TASK DIRECTIONS: Your answer must be the listing repeated word for word, without its pictures.

GIVEN INFORMATION:
************
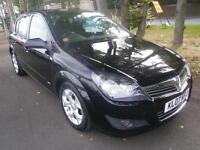 2007 Vauxhall Astra 1.4i 16v SXi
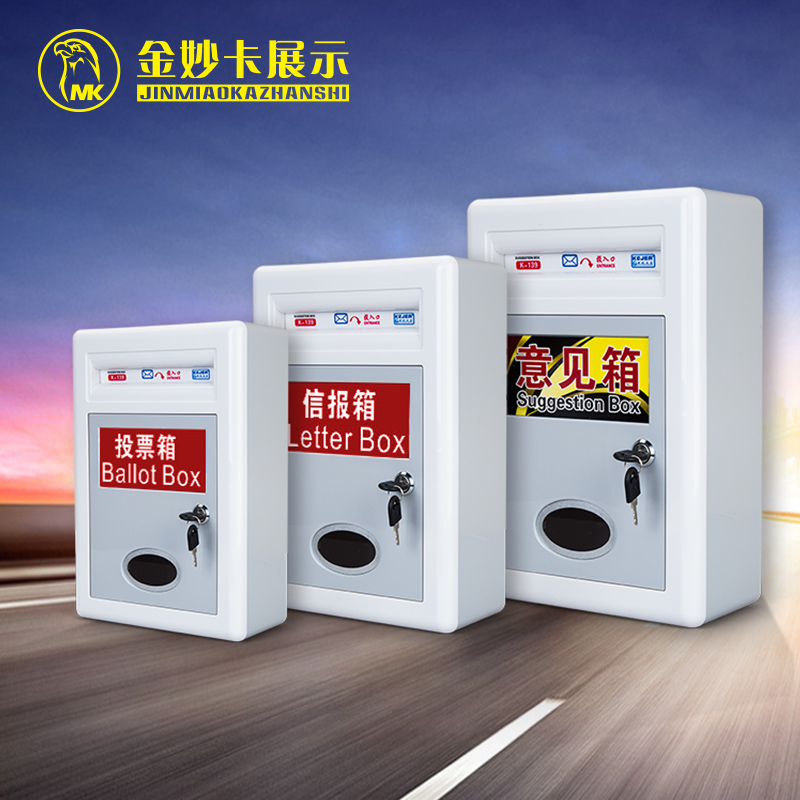china outdoor lock boxes china outdoor lock boxes shopping guide at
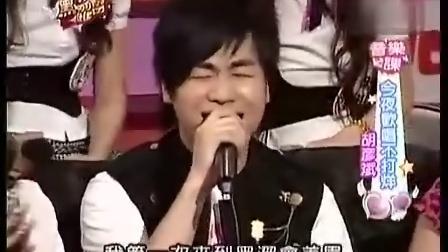 胡彦斌台湾综艺节目
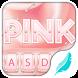 Pink silk for Hitap Keyboard by Emoji theme for hitap keyboard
************
REPLY:
 2007 Vauxhall Astra 1.4i 16v SXi
china outdoor lock boxes china outdoor lock boxes shopping guide at
 胡彦斌台湾综艺节目
 Pink silk for Hitap Keyboard by Emoji theme for hitap keyboard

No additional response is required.